If pictures appear among the lines below, leave them out while you return exactly the lines from the one with "Building Customer Relationships" through the one with "FasterCapital".

GIVEN DATA
>>>

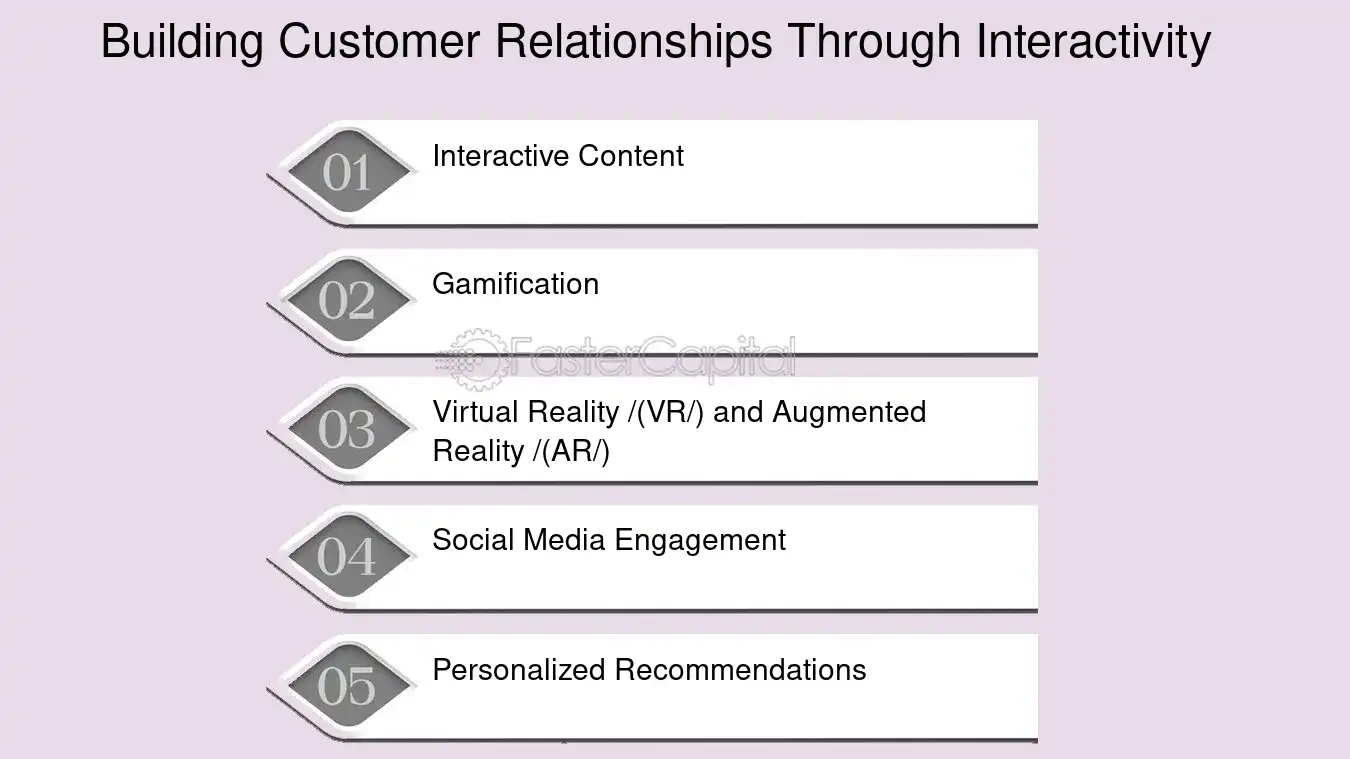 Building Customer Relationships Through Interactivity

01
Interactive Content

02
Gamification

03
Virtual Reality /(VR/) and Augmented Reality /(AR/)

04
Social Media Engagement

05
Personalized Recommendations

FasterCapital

<<<
>>>

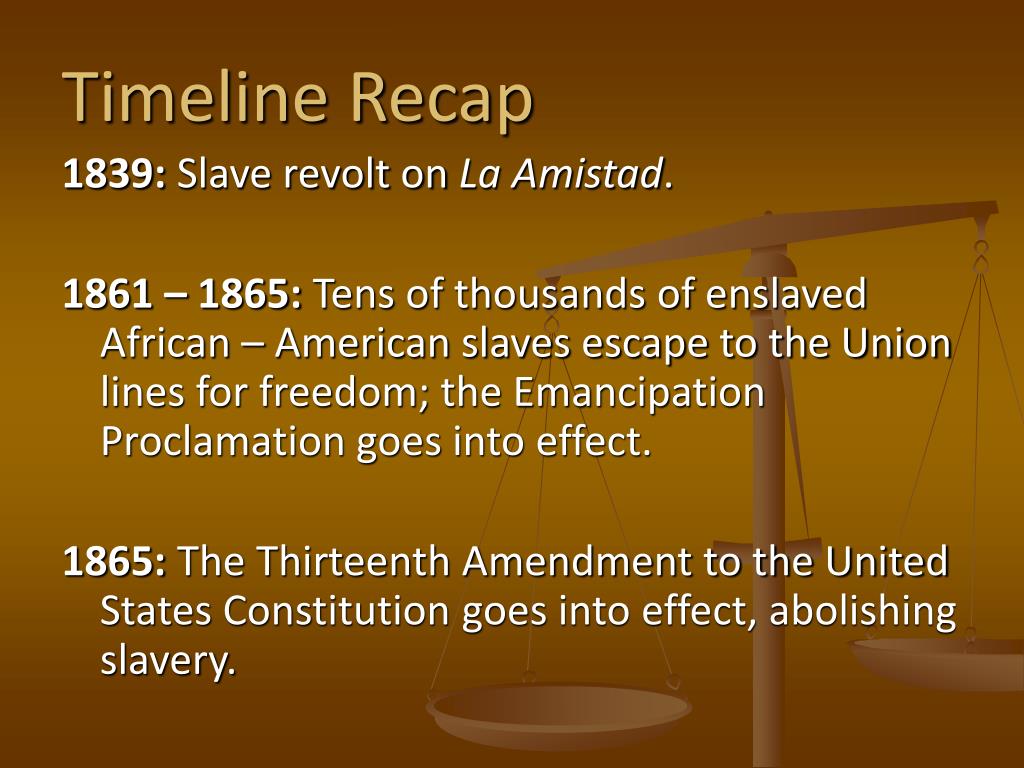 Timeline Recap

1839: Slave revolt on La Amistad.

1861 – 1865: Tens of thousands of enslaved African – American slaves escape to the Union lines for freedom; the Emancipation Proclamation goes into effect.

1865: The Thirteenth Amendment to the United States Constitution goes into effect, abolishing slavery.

<<<
>>>

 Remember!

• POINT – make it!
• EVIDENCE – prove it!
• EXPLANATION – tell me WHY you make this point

<<<

ANSWER SECTION
 Building Customer Relationships Through Interactivity

01
Interactive Content

02
Gamification

03
Virtual Reality /(VR/) and Augmented Reality /(AR/)

04
Social Media Engagement

05
Personalized Recommendations

FasterCapital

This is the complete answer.